| Records to use |
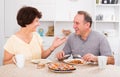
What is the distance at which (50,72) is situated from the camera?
73.9 inches

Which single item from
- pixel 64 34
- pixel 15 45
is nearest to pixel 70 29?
pixel 64 34

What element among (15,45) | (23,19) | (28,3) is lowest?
(15,45)

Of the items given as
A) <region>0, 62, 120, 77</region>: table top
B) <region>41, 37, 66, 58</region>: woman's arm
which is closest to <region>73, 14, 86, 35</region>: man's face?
<region>41, 37, 66, 58</region>: woman's arm

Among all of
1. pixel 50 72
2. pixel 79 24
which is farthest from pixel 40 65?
pixel 79 24

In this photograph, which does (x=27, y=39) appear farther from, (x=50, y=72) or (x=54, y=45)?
(x=50, y=72)

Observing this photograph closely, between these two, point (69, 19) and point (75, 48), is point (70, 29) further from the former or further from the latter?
point (75, 48)

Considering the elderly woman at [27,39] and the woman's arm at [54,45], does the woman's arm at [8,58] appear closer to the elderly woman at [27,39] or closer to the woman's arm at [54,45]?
the elderly woman at [27,39]

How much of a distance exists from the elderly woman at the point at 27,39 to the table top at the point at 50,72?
15.4 inches

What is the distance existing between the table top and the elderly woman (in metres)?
0.39

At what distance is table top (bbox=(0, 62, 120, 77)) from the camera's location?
181 centimetres

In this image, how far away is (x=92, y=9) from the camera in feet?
15.4

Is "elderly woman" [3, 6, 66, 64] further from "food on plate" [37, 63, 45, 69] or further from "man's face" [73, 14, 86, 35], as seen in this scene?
"food on plate" [37, 63, 45, 69]

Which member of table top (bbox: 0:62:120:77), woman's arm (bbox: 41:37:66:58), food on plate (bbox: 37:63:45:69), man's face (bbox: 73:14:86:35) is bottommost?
table top (bbox: 0:62:120:77)

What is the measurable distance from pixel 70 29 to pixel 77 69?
2833 mm
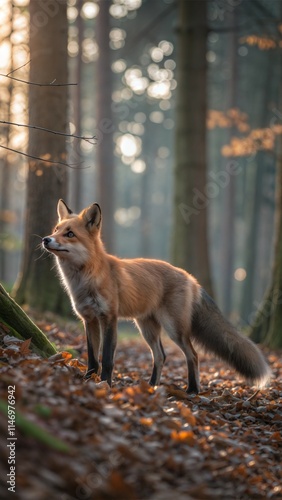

| What you have to do |
Count the lines of the listing above that contain the string "appear", treating uppercase and lowercase letters as different, and give only that number.

| Answer to this problem |
2